Raw records
=-=-=-=-=
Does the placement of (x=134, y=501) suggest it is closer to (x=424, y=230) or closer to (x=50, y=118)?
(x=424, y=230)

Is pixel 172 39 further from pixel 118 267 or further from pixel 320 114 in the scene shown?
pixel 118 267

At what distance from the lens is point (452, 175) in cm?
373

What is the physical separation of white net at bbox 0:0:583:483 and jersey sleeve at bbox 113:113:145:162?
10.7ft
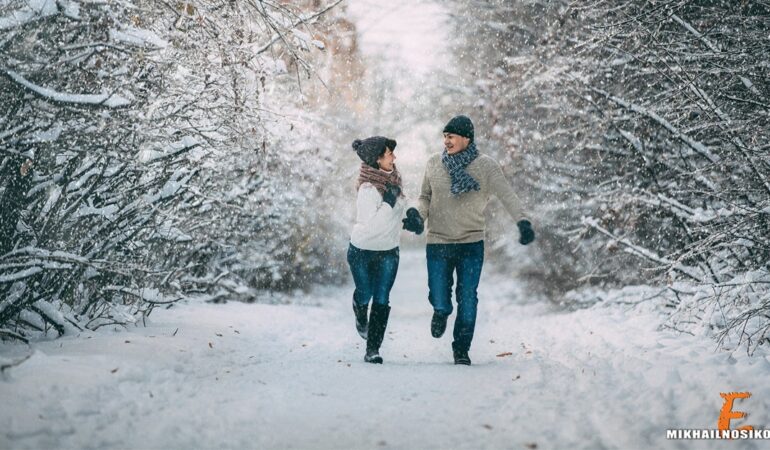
=-=-=-=-=
Your objective
Switch every "closer" in these lines to "nearer" and write the lines out again with nothing else changed. Omit the pictures.

The answer
Does the placement of (x=134, y=501) suggest it is nearer to (x=424, y=230) or nearer to (x=50, y=118)?
(x=424, y=230)

Is pixel 172 39 further from pixel 118 267 or further from pixel 320 114 in the scene shown?
pixel 118 267

At what distance from the lens is point (452, 175) in cm?
373

What is the physical separation of white net at bbox 0:0:583:483 and jersey sleeve at bbox 113:113:145:162?
10.7ft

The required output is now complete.